The goal of this project was to see how epic of a video we could create on nearly zero budget. If I were doing this with a budget and on a professional level, a few things would be different:
- I’d use professional cameras. GoPros are fun and small and easier to obtain a lot of, but a professional camera offers a degree of control that they don’t.
- I’d budget a lot of time for reshoots and visual effects to paint over the stitching errors. Where we’re at now, a lot of this still has to be done by hand.
- I wouldn’t do both 3D and 360º. 3D is cool, but it requires separating the cameras more than is otherwise necessary, giving a worse stitch and requiring more after-the-fact editing.
- I’d create an interactive viewing party. Throwing a viewing party and providing viewers is an awesome way to get VR out there.
- And of course, 1-3 custom built blazing fast computers with massive amounts of storage space. Pixel crushers are needed greatly.
In the future
360º/VR video is in its infancy, and we’re going to see it develop a lot in the coming years. Some thoughts:
- I don’t believe that a full 360º is necessary for most narrative experiences. This is what I keep coming away with time and time again. The ability to look behind you *without* the ability to walk around a space is a particular and weird kind of experience which lends itself to certain experiences (like the #Catquarium) but not usually to storytelling. 3D and eye-tracking, on the other hand, are key components to a virtual reality experience and feeling “there.” My ideal canvas at this point is something like a 210º field of view and 3D.

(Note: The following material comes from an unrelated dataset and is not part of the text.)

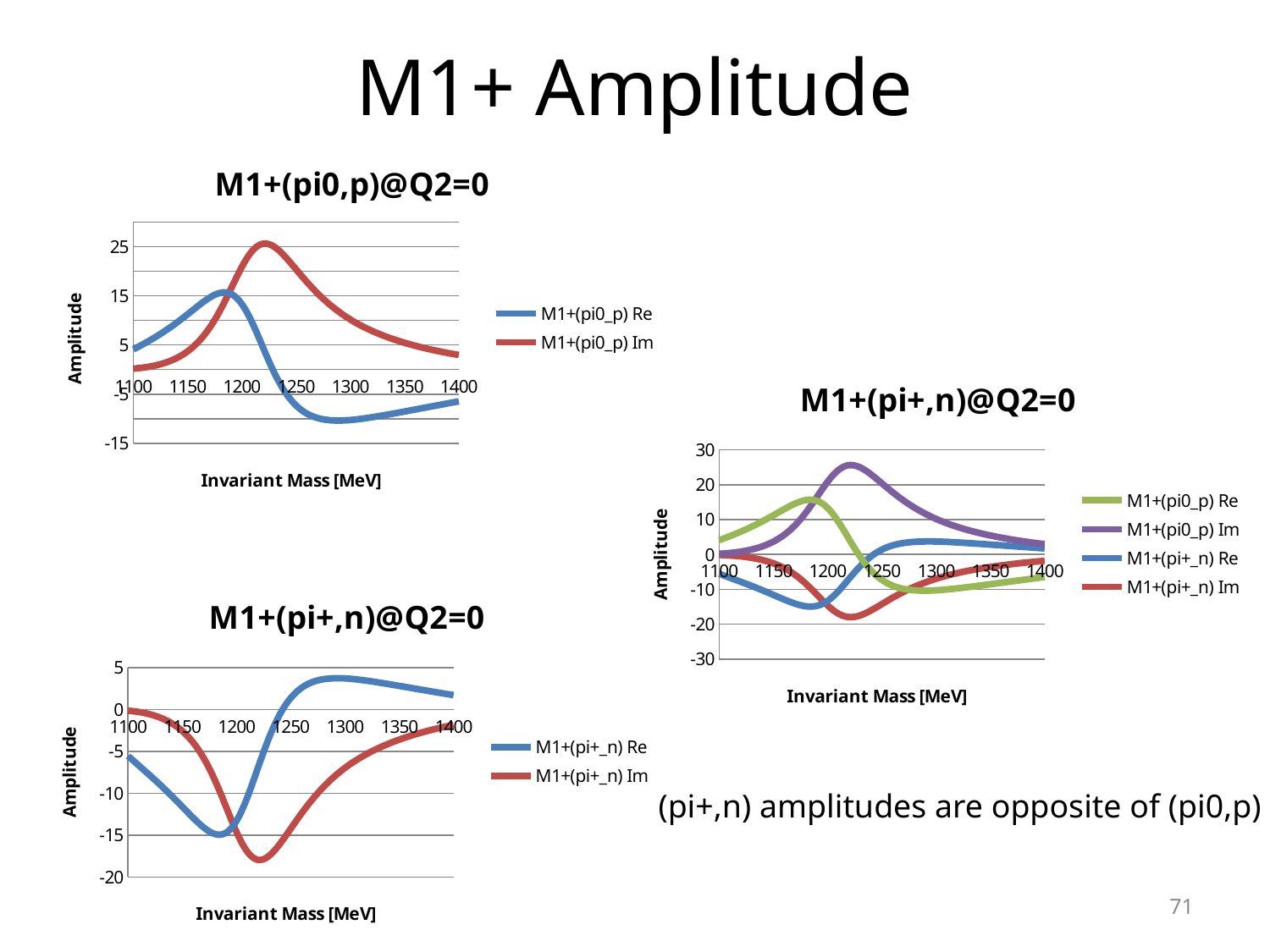
In the bottom-left chart (M1+(pi+,n)@Q2=0), is the minimum value of M1+(pi+_n) Im greater or less than -15? less In the top-left chart (M1+(pi0,p)@Q2=0), is the value of M1+(pi0_p) Im at 1300 greater or less than 5? greater What is the x-axis title of the top-left chart (M1+(pi0,p)@Q2=0)? Invariant Mass [MeV] In the top-left chart (M1+(pi0,p)@Q2=0), which series has the larger value at 1300: M1+(pi0_p) Re or M1+(pi0_p) Im? M1+(pi0_p) Im In the top-left chart (M1+(pi0,p)@Q2=0), does M1+(pi0_p) Im rise or fall between 1250 and 1400? fall What kind of chart is the top-left chart titled M1+(pi0,p)@Q2=0? line chart How many series does the legend of the bottom-left chart (M1+(pi+,n)@Q2=0) list? 2 How many series does the legend of the top-left chart (M1+(pi0,p)@Q2=0) list? 2 How many series does the legend of the right-hand chart (M1+(pi+,n)@Q2=0) list? 4 In the bottom-left chart (M1+(pi+,n)@Q2=0), does M1+(pi+_n) Re rise or fall between 1100 and 1200? fall In the bottom-left chart (M1+(pi+,n)@Q2=0), is the value of M1+(pi+_n) Re at 1300 greater or less than 0? greater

I’ve played with the Glyph and am particularly excited about it — it’s high resolution, 3D, and can come with you wherever you are. There’s no reason to need to provide a full 360 wraparound on a device like that.
- The full capture of a three dimensional space, so that you can walk through it, is a serious milestone to look forward to. You’d set up multiple 360º or lightfield arrays and create a 3D model of the video that could be explored. This allows you to turn a play-type experience like Sleep No More or a party into a video game / movie. I put this milestone about 5-6 years out, given current technology and where it looks like the industry is headed.
- We need better VR players. The apps out on Android are terrible and YouTube doesn’t allow any kind of interactivity. I like the Elevr player. We need more and better and it’s an easy pain point to work on.
- 360º video is here. You can experience it now and it will grow rapidly over the next few years. VR, headsets on the other hand, will move slowly but surely. Of particular excitement is Samsung’s offer to give free Gear VR’s.
- That being said, I’m excited about open VR platforms like the Cardboard and Oculus, which can be used with any device in any way. The Samsung Gear is a great product, but it does its best to lock you in. Vendors see VR as a way to hook us on another app store, and this could limit the development of the technologies in fundamental ways.
- With VR, simple is better and will be for a while. A few things in this space work really well, a few things work terribly. Know which are which.